Berne met en consultation un projet de loi qui obligerait les grands services en ligne à compenser les médias pour l’usage de contenus journalistiques.
Nouvelle étape en vue de la création d’un droit voisin en faveur des éditeurs de presse. Ce mercredi, la Confédération a mis en consultation un projet de loi destiné à faire passer à la caisse les géants du Net comme Google pour l’utilisation de contenus journalistiques. Les aperçus d’extraits n’étant actuellement pas couverts par le droit d’auteur, ni les entreprises de médias ni les journalistes ne sont compensés pour leur usage. Une situation que le Conseil fédéral veut changer. Il estime en effet que les plateformes web profitent «largement» des prestations journalistiques et que celles-ci méritent une protection.

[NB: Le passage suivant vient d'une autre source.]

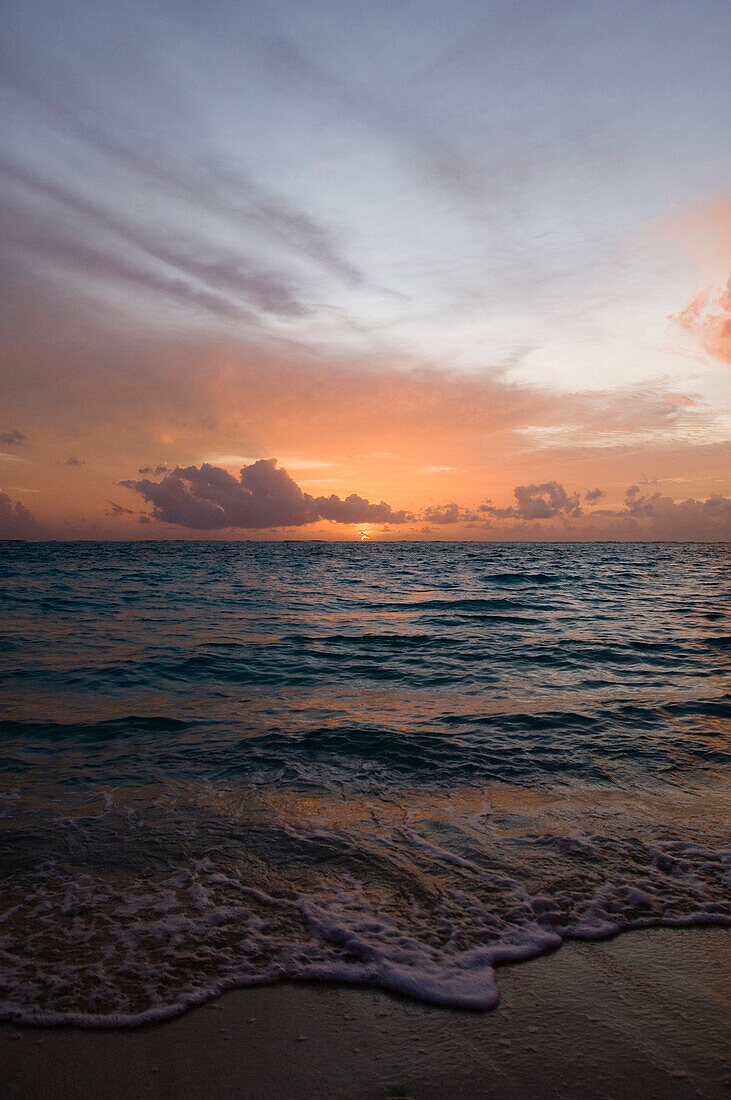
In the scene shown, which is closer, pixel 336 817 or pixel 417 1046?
pixel 417 1046

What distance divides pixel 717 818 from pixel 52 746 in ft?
24.9

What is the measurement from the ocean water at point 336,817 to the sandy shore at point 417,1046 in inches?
6.8

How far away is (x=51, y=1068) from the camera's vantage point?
2.87m

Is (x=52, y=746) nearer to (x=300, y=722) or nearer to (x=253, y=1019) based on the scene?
(x=300, y=722)

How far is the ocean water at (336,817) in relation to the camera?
377 centimetres

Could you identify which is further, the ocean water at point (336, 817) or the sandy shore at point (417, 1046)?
the ocean water at point (336, 817)

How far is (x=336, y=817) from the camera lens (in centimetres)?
571

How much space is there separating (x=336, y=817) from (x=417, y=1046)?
2682 millimetres

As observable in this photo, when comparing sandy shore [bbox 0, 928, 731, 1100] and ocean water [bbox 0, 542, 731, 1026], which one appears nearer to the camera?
sandy shore [bbox 0, 928, 731, 1100]

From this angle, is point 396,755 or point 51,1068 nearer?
point 51,1068

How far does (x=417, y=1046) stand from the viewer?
3086 millimetres

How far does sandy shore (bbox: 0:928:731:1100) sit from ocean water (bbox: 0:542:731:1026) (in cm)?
17

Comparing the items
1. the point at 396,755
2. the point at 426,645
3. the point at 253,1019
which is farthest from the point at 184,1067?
the point at 426,645

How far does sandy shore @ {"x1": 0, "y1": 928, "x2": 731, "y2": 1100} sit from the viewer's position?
2.81 metres
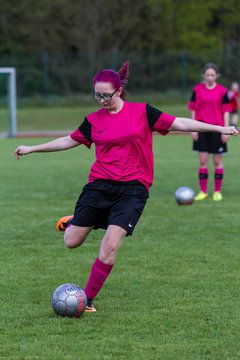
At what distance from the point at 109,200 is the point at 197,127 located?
0.93 metres

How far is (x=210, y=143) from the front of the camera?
44.4ft

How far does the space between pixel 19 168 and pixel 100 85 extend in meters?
12.8

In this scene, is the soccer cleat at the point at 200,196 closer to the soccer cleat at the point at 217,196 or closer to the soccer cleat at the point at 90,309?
the soccer cleat at the point at 217,196

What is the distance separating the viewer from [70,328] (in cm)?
630

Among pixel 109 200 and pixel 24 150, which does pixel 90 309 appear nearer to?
pixel 109 200

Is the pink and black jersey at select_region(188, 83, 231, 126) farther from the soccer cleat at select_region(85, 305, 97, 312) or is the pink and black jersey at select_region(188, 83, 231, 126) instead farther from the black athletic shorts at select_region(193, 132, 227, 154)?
the soccer cleat at select_region(85, 305, 97, 312)

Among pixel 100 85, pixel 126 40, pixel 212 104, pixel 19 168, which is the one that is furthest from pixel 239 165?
pixel 126 40

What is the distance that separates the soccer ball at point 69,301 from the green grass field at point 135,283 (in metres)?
0.09

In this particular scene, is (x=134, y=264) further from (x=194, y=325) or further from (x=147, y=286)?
(x=194, y=325)

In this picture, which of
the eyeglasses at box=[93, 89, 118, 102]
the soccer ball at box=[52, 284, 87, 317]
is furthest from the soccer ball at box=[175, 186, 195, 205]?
the soccer ball at box=[52, 284, 87, 317]

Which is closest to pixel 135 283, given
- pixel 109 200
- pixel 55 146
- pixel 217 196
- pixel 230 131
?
pixel 109 200

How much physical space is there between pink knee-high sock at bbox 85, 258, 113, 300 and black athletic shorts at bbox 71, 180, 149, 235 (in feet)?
1.14

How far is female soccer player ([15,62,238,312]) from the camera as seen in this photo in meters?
6.75

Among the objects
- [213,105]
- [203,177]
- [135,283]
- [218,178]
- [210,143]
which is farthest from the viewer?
[203,177]
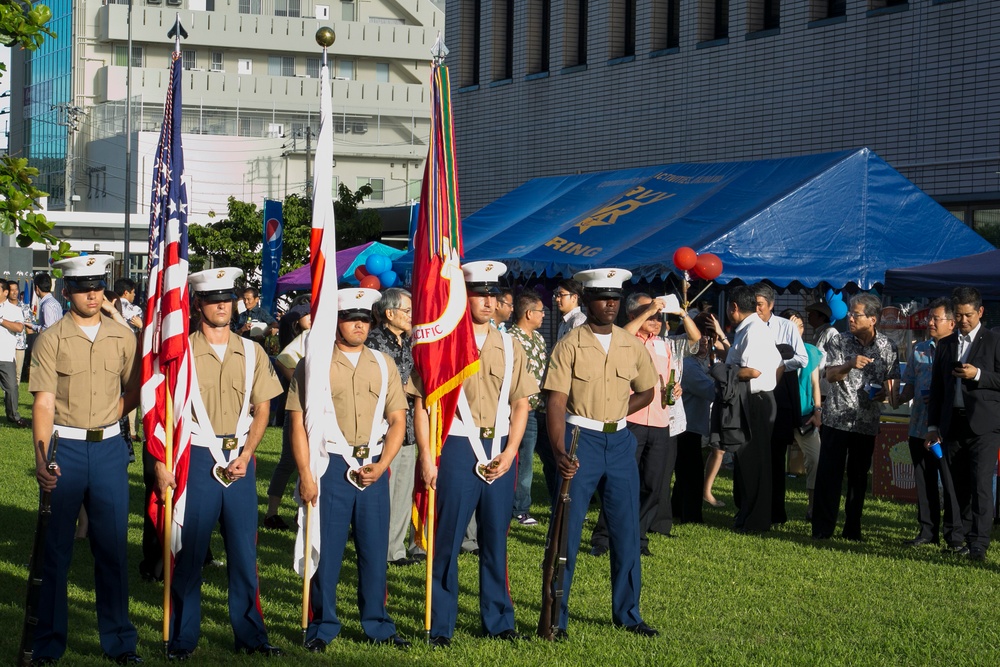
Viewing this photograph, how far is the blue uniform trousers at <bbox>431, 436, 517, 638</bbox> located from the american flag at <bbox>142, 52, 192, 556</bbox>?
1.38 metres

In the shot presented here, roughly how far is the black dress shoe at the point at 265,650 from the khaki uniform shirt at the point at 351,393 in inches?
44.3

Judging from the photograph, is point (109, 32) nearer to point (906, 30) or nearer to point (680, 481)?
point (906, 30)

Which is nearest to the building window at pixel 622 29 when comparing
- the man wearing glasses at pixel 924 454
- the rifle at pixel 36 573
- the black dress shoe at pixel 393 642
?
the man wearing glasses at pixel 924 454

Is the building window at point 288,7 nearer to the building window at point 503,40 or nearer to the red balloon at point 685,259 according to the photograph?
the building window at point 503,40

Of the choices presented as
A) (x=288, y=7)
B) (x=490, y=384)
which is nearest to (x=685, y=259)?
(x=490, y=384)

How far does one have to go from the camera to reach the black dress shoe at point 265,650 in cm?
708

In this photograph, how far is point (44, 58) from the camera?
8412 cm

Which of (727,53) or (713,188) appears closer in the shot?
(713,188)

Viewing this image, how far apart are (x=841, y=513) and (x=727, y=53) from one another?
10.5m

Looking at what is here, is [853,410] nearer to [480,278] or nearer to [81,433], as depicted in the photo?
[480,278]

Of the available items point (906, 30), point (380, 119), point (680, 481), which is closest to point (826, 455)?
point (680, 481)

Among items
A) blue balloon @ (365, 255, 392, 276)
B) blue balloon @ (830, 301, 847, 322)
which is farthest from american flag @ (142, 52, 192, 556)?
blue balloon @ (365, 255, 392, 276)

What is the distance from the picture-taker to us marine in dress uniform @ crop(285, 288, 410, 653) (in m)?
7.07

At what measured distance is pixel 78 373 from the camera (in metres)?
6.79
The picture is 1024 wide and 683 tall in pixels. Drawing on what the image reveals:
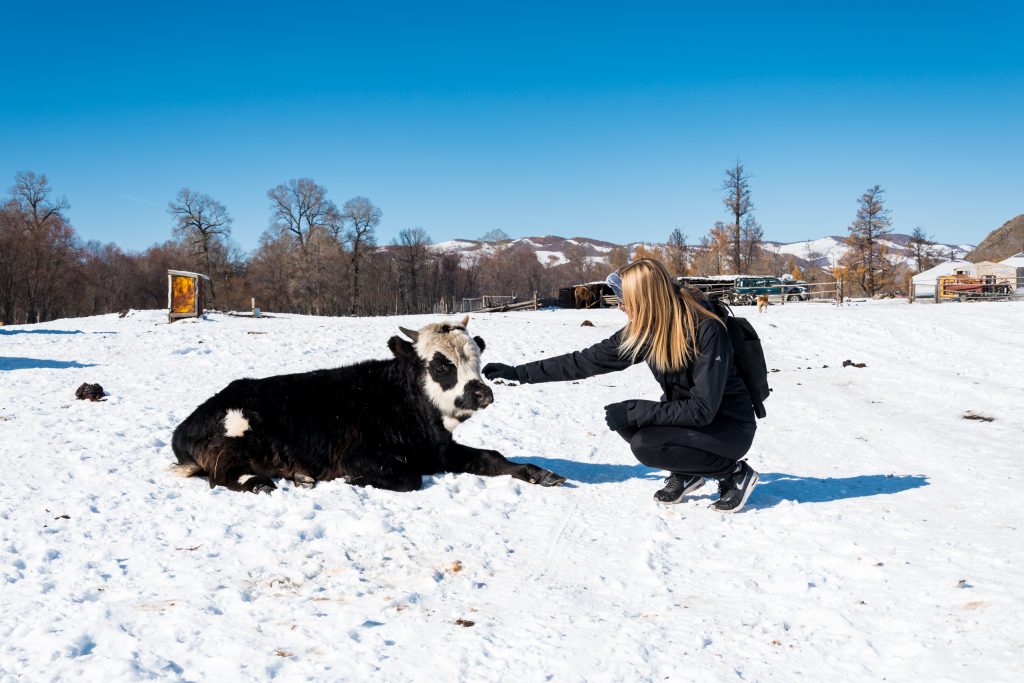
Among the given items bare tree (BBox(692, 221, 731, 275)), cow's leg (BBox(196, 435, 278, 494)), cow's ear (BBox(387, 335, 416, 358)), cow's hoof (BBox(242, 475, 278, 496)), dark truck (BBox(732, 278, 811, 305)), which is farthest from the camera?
bare tree (BBox(692, 221, 731, 275))

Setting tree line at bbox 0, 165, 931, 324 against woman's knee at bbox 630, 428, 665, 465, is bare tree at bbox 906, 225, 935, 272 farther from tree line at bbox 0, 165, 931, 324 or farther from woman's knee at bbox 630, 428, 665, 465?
woman's knee at bbox 630, 428, 665, 465

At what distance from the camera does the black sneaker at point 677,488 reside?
5.22m

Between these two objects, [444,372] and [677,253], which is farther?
[677,253]

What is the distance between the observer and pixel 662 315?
4.74 metres

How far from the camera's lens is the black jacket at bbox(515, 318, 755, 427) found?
4664 mm


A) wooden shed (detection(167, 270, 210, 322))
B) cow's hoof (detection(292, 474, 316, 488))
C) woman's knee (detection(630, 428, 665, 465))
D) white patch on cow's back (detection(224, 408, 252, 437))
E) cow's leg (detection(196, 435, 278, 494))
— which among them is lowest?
cow's hoof (detection(292, 474, 316, 488))

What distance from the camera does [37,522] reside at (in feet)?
14.5

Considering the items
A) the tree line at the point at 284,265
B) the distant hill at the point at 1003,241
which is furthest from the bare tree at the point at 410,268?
the distant hill at the point at 1003,241

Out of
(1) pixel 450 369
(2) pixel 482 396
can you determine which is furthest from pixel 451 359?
(2) pixel 482 396

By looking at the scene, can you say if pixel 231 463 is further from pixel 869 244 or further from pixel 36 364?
pixel 869 244

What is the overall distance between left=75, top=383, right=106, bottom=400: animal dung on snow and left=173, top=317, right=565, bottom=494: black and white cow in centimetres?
432

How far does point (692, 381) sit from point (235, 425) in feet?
11.4

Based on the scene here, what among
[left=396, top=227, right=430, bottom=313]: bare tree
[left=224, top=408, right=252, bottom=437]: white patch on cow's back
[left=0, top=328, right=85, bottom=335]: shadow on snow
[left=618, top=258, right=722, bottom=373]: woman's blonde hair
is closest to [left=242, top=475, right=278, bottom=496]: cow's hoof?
[left=224, top=408, right=252, bottom=437]: white patch on cow's back

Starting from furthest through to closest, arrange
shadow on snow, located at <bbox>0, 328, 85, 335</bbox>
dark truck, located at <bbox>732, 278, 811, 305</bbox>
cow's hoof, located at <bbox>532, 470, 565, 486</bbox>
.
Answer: dark truck, located at <bbox>732, 278, 811, 305</bbox> → shadow on snow, located at <bbox>0, 328, 85, 335</bbox> → cow's hoof, located at <bbox>532, 470, 565, 486</bbox>
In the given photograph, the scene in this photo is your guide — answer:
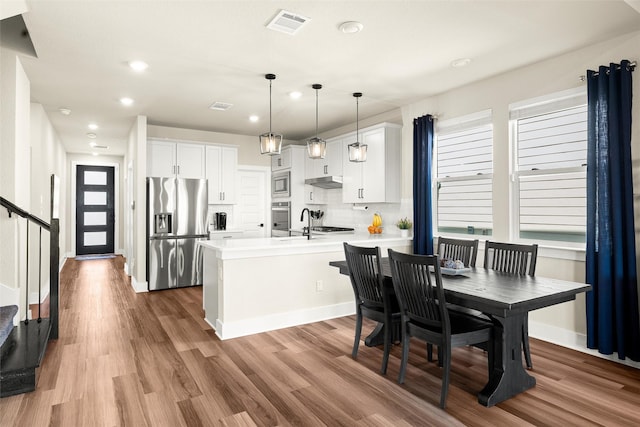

Dans les grandes lignes, le texte prévoit que seuls les «grands» services en lignes seront soumis à l’obligation. Il entend par là ceux qui comptent un nombre annuel moyen d’utilisateurs de 10% au moins de la population suisse. Une société de gestion représentant collectivement les intérêts des éditeurs et des journalistes serait chargée de négocier le montant de la rémunération. Selon le Conseil fédéral, cette approche permettait aux sociétés de médias régionales et de taille plus modeste de profiter aussi de la compensation. Une étude récente mandatée par Schweizer Medien, l’association des éditeurs alémaniques, a estimé que Google devrait verser pas moins de 154 millions par an aux éditeurs de presse helvétiques.
Médias sociaux
Le partage d’extraits par les utilisateurs de médias sociaux doit-il également donner droit à une compensation? Le projet laisse cette question ouverte et met deux options en consultation. Par contre, il précise que la simple création d’hyperliens ne donne pas lieu au versement d’une rémunération. Les nouvelles règles ne devraient rien changer pour les internautes, souligne le Conseil fédéral.
En instaurant un droit voisin en faveur des entreprises de médias, la Suisse suivrait l’exemple de l’Union européenne, qui a adopté une directive sur le sujet en 2019. Celle-ci est désormais mise en pratique dans la majorité des États membres.
Éditeurs divisés
Le projet suscite des réactions divergentes chez les éditeurs. Médias Suisses, qui compte «24 heures» et la «Tribune de Genève» parmi ses membres, se réjouit de «l’orientation» prise par le Conseil fédéral. L’association trouve notamment «juste que la solution proposée prête une attention particulière aux maisons d’édition de petite et de moyenne taille». Elle salue aussi la volonté de faire bénéficier les journalistes des possibilités de rémunération. Elle considère que la création d’un droit voisin permettra de renforcer le journalisme en Suisse.
L’Association Médias d’Avenir (AMA), qui représente 25 médias indépendants, est, quant à elle, opposée à la révision. Elle estime que celle-ci barre la route à un vrai débat sur les mesures nécessaires pour venir en aide au secteur des médias. Elle redoute par ailleurs que le projet favorise les grands groupes.
Google, de son côté, reste sur la réserve. «Nous allons examiner en détail la loi sur le droit d’auteur et les droits voisins proposés par le Conseil fédéral et participerons au débat», dit un porte-parole. La procédure de consultation court jusqu’au 15 septembre.